Here is something that you may find interesting but seems to go against your proposed approach to CH.

First, PFA, the Proper Forcing Axiom, is a very useful and a very strong hypothesis independent of the usual axioms. It proves that the continuum has size $\aleph_2$ and that

every two dense subsets of ${\mathbb R}$ of size $\aleph_1$ are order isomorphic.

This is a result of the late J. Baumgartner, and can be found in his nice paper Applications of the proper forcing axiom, in the Handbook of set-theoretic topology, K. Kunen, J. Vaughan eds., 913–959, North-Holland, Amsterdam, 1984.

On the other hand, it is a theorem of Sierpiński that the displayed statement fails spectacularly in the presence of CH: In W. Sierpiński, Sur un problème concernant les types de dimensions, Fund. Math. 19 (1932), 65–71 (available here), the following is proved:

If CH holds, then there are $2^{\aleph_1}$ non-isomorphic dense subsets of reals of size $\aleph_1$.

In fact, what Sierpiński proves is that any subset of ${\mathbb R}$ of the same size as the reals contains a subset $Y$ of the same size as the reals and such that any monotone $f:Y\to Y$ differs from the identity in a set of size less than $|{\mathbb R}|$.

It seems that this indicates that an indiscernibility argument along your lines is in fact an argument against CH (as CH proves there are many non-order isomorphic subsets of ${\mathbb R}$ of size $\aleph_1$, and I do not see how to formalize your indiscernibility argument in a way that does not entail order-isomorphism).

It also seems that such an argument would indicate that a strong negation of CH (something that gives a result like the consequence of PFA displayed above) would be more desirable, since it recovers part of your suggestion (all dense subsets of an appropriate size are isomorphic).
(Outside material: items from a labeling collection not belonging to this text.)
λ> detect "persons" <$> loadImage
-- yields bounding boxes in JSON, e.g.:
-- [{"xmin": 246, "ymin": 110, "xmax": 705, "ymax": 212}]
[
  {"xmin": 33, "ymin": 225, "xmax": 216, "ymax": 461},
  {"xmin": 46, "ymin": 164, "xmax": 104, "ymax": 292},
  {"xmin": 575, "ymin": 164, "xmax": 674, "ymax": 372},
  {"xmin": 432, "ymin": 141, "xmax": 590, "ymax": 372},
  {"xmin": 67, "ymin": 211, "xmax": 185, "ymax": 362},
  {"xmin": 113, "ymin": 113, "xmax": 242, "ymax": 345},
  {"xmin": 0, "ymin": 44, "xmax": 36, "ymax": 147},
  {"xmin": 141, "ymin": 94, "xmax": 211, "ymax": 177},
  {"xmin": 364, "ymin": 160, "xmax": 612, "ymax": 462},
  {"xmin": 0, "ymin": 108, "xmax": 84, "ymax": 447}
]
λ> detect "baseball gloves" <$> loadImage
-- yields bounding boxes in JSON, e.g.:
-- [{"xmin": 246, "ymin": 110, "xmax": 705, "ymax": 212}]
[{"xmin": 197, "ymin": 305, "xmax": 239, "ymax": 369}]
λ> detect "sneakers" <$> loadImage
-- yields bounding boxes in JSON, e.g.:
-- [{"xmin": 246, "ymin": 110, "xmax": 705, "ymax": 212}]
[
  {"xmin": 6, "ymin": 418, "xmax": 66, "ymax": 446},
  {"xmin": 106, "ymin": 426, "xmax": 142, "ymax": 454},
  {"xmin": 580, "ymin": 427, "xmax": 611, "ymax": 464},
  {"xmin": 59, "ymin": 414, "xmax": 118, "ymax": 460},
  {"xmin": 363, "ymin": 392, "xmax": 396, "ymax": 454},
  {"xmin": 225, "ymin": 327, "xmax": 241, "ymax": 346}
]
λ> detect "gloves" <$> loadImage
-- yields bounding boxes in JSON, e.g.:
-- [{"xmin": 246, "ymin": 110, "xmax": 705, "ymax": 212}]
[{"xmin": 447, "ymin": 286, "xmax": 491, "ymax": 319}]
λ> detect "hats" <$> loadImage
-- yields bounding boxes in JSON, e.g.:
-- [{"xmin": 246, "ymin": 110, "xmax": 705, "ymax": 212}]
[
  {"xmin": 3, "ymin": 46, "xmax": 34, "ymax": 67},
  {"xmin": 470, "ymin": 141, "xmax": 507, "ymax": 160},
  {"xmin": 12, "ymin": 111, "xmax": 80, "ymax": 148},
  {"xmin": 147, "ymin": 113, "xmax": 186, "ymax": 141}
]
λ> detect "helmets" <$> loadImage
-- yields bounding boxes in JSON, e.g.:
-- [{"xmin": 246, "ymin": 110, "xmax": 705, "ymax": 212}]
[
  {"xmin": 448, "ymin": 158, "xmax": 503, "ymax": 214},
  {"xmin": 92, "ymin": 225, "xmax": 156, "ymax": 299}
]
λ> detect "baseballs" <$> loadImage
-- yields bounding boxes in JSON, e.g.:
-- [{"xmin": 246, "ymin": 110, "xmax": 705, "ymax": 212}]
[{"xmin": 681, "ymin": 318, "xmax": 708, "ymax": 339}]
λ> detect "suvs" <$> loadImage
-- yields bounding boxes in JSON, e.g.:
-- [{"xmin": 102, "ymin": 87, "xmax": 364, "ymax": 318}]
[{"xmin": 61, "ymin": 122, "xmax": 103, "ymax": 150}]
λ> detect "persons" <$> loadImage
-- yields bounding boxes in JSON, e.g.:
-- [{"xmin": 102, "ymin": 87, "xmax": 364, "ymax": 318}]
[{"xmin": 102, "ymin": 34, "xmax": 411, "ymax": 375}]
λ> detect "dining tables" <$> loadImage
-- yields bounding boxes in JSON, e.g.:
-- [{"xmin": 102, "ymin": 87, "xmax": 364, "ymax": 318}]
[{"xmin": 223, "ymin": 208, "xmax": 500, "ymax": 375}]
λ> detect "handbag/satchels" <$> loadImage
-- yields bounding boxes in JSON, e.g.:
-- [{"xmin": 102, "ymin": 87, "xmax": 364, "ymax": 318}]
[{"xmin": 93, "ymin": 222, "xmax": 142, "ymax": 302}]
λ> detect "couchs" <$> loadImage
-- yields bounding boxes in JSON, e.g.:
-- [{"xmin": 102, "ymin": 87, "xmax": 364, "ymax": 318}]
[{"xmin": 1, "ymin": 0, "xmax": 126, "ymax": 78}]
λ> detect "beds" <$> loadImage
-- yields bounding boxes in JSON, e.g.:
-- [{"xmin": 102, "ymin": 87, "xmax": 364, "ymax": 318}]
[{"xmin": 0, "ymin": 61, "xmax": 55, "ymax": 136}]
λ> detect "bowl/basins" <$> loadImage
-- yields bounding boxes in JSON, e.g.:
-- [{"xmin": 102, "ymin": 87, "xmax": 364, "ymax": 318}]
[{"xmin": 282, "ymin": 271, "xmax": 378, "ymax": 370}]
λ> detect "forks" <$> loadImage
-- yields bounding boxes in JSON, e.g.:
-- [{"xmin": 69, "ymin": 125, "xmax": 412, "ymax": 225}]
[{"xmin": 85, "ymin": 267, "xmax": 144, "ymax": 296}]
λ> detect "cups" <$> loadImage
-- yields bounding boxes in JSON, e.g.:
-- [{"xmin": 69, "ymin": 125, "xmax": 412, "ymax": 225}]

Of course, this is a weakening of your approach, as it is impossible to have this if we insist that the sets must have the same size as ${\mathbb R}$.

It is actually clear nowadays that in many situations, and this extends well beyond the theory of orders and includes examples from functional analysis and other fields, PFA provides us with nice classification results, while CH leaves us with non-classifications, where the number of non-isomorphic objects of the desired kind is as large as possible.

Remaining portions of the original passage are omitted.